Edit1: The code above just illustrates my attempt and calculations. I am pretty sure that this is not directly related to a good answer, but I'm not 100% sure. If I use what I have above, it produces one record at a time, and I would have to add (INSERT INTO) each record one at a time, which would be rather slow. My plan was to collect a 2d array of results and use this 2d array to add entries to the batch, but it was said that you cannot do this without looping the array, adding each entry once at a time to win target. I am sure that a solution that involves looping through the fld1 types or a single query with subqueries that can do this in one step is the direction that should be taken. What I have done for optimization so far: I pulled out the creation of an Excel object, therefore it is created only once in the TestIt () test.

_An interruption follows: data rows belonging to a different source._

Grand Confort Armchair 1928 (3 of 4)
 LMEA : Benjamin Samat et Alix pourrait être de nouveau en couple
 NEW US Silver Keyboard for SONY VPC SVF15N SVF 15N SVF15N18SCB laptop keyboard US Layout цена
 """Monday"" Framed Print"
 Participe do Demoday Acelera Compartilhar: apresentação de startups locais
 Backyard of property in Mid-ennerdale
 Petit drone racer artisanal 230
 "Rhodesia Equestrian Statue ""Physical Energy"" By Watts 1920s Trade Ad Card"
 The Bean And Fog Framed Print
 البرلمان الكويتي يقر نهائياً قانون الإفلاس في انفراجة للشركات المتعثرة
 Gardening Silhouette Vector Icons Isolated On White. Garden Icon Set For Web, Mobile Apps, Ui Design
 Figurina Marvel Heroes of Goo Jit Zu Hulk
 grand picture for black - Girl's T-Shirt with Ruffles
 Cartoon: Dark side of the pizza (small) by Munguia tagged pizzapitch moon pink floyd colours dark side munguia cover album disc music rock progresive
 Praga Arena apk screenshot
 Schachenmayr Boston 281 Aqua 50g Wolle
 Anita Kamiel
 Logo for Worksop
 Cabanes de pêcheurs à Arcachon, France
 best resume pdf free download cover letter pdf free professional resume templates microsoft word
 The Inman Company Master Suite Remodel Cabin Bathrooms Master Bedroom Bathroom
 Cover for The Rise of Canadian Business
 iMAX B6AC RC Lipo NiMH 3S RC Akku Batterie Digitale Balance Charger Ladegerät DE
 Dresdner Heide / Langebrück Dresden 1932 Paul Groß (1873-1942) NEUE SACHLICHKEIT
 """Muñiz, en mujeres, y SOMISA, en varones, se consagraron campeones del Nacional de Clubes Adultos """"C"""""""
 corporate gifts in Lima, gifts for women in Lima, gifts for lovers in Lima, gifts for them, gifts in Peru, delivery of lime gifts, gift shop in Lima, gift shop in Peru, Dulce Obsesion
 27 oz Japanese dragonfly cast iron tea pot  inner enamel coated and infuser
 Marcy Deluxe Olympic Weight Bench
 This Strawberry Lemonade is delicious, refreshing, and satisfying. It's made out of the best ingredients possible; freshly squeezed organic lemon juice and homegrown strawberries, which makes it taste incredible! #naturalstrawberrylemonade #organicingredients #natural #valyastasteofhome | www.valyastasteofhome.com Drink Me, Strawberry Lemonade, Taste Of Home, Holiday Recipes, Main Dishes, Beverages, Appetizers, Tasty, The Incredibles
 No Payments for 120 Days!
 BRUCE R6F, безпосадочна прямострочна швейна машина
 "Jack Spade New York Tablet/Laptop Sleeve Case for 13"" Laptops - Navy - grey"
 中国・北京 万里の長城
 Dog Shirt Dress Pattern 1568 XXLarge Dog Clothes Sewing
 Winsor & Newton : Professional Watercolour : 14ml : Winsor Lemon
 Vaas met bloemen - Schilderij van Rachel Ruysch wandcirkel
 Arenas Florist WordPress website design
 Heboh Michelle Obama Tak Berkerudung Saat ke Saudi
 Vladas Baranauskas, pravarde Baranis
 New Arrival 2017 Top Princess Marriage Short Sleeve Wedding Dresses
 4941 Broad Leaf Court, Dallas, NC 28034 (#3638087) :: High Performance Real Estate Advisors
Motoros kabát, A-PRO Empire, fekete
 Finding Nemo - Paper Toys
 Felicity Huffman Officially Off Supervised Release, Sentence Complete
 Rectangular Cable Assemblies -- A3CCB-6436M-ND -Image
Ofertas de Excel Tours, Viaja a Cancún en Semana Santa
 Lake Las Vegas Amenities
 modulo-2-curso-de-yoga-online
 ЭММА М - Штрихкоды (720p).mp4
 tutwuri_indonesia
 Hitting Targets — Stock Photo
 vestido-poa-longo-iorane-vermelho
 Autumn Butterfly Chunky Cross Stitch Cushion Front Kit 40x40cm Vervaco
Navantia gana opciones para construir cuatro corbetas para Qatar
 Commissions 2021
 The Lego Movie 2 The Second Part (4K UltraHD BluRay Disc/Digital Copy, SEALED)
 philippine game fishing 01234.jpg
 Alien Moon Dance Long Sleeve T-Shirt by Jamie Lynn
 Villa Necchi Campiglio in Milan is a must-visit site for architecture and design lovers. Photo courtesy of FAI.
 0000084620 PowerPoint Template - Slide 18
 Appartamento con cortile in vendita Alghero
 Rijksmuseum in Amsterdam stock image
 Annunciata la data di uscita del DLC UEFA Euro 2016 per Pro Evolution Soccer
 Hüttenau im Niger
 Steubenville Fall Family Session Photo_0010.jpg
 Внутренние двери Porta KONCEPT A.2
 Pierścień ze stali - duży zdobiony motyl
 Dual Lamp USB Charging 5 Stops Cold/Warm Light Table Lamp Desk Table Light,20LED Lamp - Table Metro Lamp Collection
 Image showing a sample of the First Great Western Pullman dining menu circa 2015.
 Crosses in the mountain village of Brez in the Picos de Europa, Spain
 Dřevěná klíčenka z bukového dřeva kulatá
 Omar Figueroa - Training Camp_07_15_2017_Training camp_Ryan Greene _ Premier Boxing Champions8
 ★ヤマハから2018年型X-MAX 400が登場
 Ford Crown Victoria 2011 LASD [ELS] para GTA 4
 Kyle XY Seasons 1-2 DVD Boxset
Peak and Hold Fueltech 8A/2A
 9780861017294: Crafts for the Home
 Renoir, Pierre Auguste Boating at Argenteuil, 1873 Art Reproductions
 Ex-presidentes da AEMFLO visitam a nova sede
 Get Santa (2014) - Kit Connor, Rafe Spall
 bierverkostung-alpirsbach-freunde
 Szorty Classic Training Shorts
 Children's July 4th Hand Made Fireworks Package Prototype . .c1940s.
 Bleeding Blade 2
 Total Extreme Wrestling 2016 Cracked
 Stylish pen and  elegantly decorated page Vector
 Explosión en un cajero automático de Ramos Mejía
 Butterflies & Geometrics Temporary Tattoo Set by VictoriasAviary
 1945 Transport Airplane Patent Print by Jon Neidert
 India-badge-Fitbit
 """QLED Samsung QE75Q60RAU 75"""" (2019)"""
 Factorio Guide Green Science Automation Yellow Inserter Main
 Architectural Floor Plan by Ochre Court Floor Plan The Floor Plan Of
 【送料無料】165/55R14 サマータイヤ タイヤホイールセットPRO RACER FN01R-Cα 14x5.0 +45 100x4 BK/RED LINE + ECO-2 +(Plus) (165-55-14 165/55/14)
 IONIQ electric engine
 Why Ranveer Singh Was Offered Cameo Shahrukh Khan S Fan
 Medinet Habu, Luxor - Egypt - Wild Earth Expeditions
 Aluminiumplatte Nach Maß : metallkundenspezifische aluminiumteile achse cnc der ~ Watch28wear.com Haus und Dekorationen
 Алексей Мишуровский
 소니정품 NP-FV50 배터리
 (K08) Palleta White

Edit2: I have 1305 fields to do the calculations. They are not all in one table; however, for the purposes of this question, I just need a working answer that does more than one field at a time. That is, your answer may assume that all fields are in the same table, and for simplicity, your answer can include only 2 fields, and I can expand it from there. In the code above, I calculated 12 indicators on a single "Rk-IU Mkt Cap" field combining one type, "Consumer Discretionary" ([GICS Sector] = "Consumer Discretionary"). What I have is not what I get after.

+4
source share
4 answers

This is not so difficult to do in MS Access. If I have the correct logic:

 select "fld2" as factor, "fld1/"&fld1, #8/14/2015# as calcdate, sum(fld2), avg(fld2) from table group by fld1 union all select "fld3" as factor, "fld1/"&fld1, #8/14/2015# as calcdate, sum(fld3), avg(fld3) from table group by fld1; 
+1
source

Would something like this work just using pure tSql?

1: Create a table and insert some sample data

 CREATE TABLE [dbo].[FLD]( [fld1] [nvarchar](2) NOT NULL, [fld2] [int] NULL, [fld3] [int] NULL ) ON [PRIMARY] GO INSERT FLD VALUES ('a', 5, 9) INSERT FLD VALUES ('b', 1, 8) INSERT FLD VALUES ('a', 3, 7) 

2: Use nested UNPIVOT to create factors

 SELECT t.factor,t.val + '/' + tv AS Agg, SUM(value) AS [Sum], AVG(value) AS [AVG] FROM ( SELECT * from ( select * from FLD f UNPIVOT ( v for val in (fld1) ) piv ) f UNPIVOT ( value for factor in (fld2, fld3) ) s ) t group by tv, t.factor, t.val 
+3
source

You need a pivot table.

You have two alternatives:

Migrating to SQL Server

This is the preferred method, then you can use T-SQL , for example, suggested by @ Johnv2020.

To learn more about PIVOT and UNPIVOT on sql server, click here

Access Table / Excel PivotTable

I am personally more familiar with the Excel pivot table table, but it seems that access has the same concept ( see here ).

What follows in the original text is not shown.